─── Listing
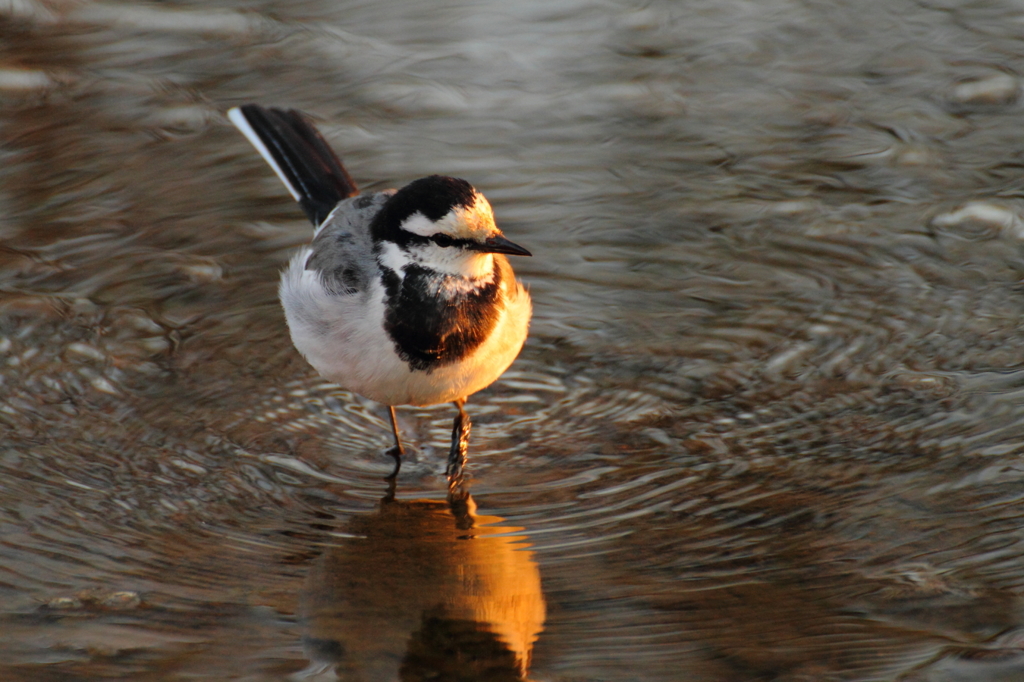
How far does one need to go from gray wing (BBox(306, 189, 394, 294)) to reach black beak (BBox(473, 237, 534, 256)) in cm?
49

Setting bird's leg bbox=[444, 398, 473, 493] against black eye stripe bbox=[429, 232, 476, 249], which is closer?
black eye stripe bbox=[429, 232, 476, 249]

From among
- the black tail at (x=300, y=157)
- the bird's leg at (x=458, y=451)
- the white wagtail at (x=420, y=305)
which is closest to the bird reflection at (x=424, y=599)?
the bird's leg at (x=458, y=451)

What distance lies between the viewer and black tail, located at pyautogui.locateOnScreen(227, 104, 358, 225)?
596 centimetres

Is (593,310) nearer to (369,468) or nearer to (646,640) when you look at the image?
(369,468)

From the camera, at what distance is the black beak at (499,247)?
443cm

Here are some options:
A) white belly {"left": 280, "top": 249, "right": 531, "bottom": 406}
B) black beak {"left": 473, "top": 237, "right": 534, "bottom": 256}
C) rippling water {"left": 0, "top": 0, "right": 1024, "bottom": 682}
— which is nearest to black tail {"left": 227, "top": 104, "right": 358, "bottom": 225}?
rippling water {"left": 0, "top": 0, "right": 1024, "bottom": 682}

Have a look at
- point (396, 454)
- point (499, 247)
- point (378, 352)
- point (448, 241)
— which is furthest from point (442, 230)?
point (396, 454)

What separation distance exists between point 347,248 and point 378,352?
61 cm

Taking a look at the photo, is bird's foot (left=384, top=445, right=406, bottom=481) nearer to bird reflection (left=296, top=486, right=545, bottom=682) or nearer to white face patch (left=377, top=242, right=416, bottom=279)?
bird reflection (left=296, top=486, right=545, bottom=682)

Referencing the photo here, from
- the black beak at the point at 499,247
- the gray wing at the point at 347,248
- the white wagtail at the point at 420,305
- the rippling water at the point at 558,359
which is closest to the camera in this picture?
the rippling water at the point at 558,359

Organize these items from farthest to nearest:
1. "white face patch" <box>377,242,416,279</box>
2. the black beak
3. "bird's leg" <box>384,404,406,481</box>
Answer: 1. "bird's leg" <box>384,404,406,481</box>
2. "white face patch" <box>377,242,416,279</box>
3. the black beak

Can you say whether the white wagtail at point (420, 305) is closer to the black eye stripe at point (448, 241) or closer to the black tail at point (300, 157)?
the black eye stripe at point (448, 241)

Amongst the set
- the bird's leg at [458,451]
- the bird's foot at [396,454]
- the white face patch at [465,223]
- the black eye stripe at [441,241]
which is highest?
the white face patch at [465,223]

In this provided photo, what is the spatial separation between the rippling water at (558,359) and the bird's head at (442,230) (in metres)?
0.83
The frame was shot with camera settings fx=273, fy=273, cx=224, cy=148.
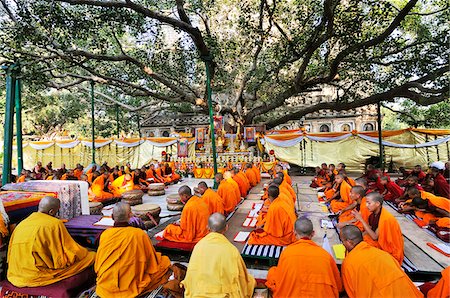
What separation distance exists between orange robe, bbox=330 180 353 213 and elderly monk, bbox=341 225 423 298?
13.8 ft

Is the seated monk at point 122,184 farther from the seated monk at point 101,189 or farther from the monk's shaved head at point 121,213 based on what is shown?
the monk's shaved head at point 121,213

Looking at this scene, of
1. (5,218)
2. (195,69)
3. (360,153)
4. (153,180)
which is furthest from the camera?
(195,69)

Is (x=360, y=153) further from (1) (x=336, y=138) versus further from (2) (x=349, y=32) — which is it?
(2) (x=349, y=32)

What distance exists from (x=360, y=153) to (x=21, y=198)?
16120mm

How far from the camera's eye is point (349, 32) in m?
11.0

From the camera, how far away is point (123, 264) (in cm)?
338

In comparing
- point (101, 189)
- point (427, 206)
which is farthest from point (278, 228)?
point (101, 189)

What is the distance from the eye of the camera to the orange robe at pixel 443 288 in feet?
8.44

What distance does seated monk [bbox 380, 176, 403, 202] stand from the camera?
8.02 meters

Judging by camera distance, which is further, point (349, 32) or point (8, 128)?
point (349, 32)

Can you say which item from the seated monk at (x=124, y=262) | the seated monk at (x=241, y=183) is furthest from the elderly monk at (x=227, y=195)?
the seated monk at (x=124, y=262)

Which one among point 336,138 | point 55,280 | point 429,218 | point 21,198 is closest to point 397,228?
→ point 429,218

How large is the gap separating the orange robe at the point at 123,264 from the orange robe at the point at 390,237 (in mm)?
3400

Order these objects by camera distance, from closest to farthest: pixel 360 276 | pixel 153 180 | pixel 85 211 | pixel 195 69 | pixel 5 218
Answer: pixel 360 276 → pixel 5 218 → pixel 85 211 → pixel 153 180 → pixel 195 69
──────
Copy out the lines above, from the line with "Setting bird's leg" up to and including the line with "3. the black beak", with no changes.

Setting bird's leg bbox=[444, 398, 473, 493] against black eye stripe bbox=[429, 232, 476, 249], which is closer?
black eye stripe bbox=[429, 232, 476, 249]

From among
- the black tail at (x=300, y=157)
- the bird's leg at (x=458, y=451)
- the white wagtail at (x=420, y=305)
which is closest to the bird reflection at (x=424, y=599)?
the bird's leg at (x=458, y=451)

What distance lies between the viewer and black tail, located at pyautogui.locateOnScreen(227, 104, 358, 225)?
596 centimetres

Is (593,310) nearer to (369,468) or nearer to (646,640) when you look at the image?
(369,468)

From the camera, at what distance is the black beak at (499,247)?
443cm

Here are some options:
A) white belly {"left": 280, "top": 249, "right": 531, "bottom": 406}
B) black beak {"left": 473, "top": 237, "right": 534, "bottom": 256}
C) rippling water {"left": 0, "top": 0, "right": 1024, "bottom": 682}
— which is nearest to black tail {"left": 227, "top": 104, "right": 358, "bottom": 225}?
rippling water {"left": 0, "top": 0, "right": 1024, "bottom": 682}

Have a look at
- point (396, 454)
- point (499, 247)
- point (378, 352)
- point (448, 241)
— which is furthest from point (442, 230)?
point (396, 454)

What separation distance exists between point 347,248 and point 378,352?
61 cm

Taking a look at the photo, is bird's foot (left=384, top=445, right=406, bottom=481) nearer to bird reflection (left=296, top=486, right=545, bottom=682) or nearer to white face patch (left=377, top=242, right=416, bottom=279)?
bird reflection (left=296, top=486, right=545, bottom=682)

Referencing the photo here, from
- the black beak at the point at 499,247
- the gray wing at the point at 347,248
- the white wagtail at the point at 420,305
- the rippling water at the point at 558,359
which is closest to the camera in this picture?
the rippling water at the point at 558,359

Organize these items from farthest to nearest:
1. "white face patch" <box>377,242,416,279</box>
2. the black beak
3. "bird's leg" <box>384,404,406,481</box>
Answer: 1. "bird's leg" <box>384,404,406,481</box>
2. "white face patch" <box>377,242,416,279</box>
3. the black beak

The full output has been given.